O estudo avaliou o custo da asma nas crianças portuguesas (0-17 anos) e estima os custos incrementais associados à asma controlada e à asma não controlada. O CASCA foi orientado pelo Professor João Fonseca do Centro de Investigação em Tecnologias e Serviços de Saúde (CINTESIS) e contou com o apoio da Fundação Calouste Gulbenkian.
Na véspera do Dia Mundial da Asma, que se assinala na terça-feira, o estudo refere que são gastos por criança entre 400 a 700 euros por ano em idas às urgências ou atendimentos não programados por causa da asma por controlar.
“Verificou-se que o principal fator agravante de custos é ter a asma não controlada. O custo médio por criança com asma não controlada é duas a três vezes superior ao de uma criança com asma controlada”.
O estudo abrangeu a análise de crianças asmáticas portuguesas até aos 17 anos. Em Portugal existem cerca de 175 mil crianças ou adolescentes asmáticos, uma prevalência de 8,4%.

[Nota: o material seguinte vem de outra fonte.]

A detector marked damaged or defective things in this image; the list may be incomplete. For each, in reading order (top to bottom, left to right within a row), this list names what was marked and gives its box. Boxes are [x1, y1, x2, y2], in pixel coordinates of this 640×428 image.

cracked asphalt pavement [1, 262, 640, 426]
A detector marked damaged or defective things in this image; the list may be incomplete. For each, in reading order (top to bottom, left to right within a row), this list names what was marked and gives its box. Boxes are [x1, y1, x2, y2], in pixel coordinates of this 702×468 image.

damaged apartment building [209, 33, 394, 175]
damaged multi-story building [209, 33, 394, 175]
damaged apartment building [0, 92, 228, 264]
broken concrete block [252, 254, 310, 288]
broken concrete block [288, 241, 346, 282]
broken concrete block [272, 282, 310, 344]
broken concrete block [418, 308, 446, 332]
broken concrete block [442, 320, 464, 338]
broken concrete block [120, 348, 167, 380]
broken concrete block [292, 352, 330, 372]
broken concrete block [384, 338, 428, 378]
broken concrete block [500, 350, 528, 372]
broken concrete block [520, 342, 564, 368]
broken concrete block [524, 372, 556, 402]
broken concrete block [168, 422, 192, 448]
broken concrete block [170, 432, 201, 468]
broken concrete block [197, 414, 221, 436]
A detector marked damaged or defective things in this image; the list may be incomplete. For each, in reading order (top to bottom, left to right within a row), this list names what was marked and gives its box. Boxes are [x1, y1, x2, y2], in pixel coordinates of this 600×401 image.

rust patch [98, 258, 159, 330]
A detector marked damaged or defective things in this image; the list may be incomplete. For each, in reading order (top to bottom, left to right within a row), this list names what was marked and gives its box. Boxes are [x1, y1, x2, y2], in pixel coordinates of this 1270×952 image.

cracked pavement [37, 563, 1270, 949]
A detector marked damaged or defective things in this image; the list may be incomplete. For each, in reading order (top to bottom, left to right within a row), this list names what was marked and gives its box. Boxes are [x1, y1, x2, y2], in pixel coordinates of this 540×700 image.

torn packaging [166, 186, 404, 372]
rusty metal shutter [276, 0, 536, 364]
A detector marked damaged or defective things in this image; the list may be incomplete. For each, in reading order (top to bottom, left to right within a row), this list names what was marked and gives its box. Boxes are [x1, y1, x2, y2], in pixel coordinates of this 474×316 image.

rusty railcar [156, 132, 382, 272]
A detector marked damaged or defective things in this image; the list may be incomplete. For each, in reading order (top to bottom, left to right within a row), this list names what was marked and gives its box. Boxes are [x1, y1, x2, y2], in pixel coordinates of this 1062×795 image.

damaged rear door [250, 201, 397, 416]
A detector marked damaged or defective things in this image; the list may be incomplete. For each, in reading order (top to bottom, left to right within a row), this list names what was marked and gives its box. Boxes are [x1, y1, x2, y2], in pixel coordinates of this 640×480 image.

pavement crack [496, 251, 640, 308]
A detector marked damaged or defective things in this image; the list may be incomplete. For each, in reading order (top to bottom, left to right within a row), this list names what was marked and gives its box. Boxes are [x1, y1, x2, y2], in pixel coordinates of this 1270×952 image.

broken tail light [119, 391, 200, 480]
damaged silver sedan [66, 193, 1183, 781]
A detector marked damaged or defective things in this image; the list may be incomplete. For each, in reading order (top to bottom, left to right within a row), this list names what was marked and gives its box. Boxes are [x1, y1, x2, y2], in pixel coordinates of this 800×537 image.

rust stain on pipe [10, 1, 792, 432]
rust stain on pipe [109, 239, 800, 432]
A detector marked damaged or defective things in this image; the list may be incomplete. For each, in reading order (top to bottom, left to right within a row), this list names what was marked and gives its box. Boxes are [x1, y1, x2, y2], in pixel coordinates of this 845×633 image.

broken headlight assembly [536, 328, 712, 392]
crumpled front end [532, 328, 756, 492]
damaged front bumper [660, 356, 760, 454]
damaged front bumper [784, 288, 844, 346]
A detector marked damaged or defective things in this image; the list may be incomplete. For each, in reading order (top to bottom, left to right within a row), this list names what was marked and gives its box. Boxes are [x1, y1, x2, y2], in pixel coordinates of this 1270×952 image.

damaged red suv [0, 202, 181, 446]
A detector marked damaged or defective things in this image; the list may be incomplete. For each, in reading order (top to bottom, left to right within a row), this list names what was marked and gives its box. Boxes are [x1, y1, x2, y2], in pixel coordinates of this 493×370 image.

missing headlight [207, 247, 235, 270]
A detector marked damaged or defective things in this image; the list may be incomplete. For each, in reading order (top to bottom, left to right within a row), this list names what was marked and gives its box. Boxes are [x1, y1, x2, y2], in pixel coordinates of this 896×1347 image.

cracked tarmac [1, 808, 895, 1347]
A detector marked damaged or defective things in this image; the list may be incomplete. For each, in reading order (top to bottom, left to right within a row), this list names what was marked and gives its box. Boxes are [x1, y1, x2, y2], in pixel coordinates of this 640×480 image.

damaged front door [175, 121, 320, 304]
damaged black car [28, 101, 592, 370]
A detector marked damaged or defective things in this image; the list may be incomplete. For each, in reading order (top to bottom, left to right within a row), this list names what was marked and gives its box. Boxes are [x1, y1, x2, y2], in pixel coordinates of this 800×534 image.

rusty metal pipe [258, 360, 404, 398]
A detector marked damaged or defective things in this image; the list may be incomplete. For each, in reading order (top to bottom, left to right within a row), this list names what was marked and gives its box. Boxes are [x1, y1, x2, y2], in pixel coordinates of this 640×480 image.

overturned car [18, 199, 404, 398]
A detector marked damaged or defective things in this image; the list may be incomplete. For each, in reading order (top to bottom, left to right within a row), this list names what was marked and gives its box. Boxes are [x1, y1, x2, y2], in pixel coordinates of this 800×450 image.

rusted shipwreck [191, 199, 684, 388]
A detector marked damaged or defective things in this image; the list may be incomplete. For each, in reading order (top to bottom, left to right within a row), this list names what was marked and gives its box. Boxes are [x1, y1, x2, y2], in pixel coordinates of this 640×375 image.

A investigação avaliou ainda o impacto que a asma tem no quotidiano das crianças e verificou que, em cada ano, as crianças asmáticas portuguesas faltam mais de 500 mil dias à escola devido à doença. Em média, uma criança asmática falta seis dias num ano letivo.
Concluiu-se ainda que o absentismo das crianças, e respetivo absentismo laboral dos cuidadores, é três vezes maior em quem não tem a asma controlada.
A asma é uma doença crónica, não tem por isso cura, mas pode ser controlada, através de medicação. A asma diz-se controlada perante a ausência de sintomas, sem necessidade de medicação de alívio (ou medicação mínima) e sem crises ou exacerbações.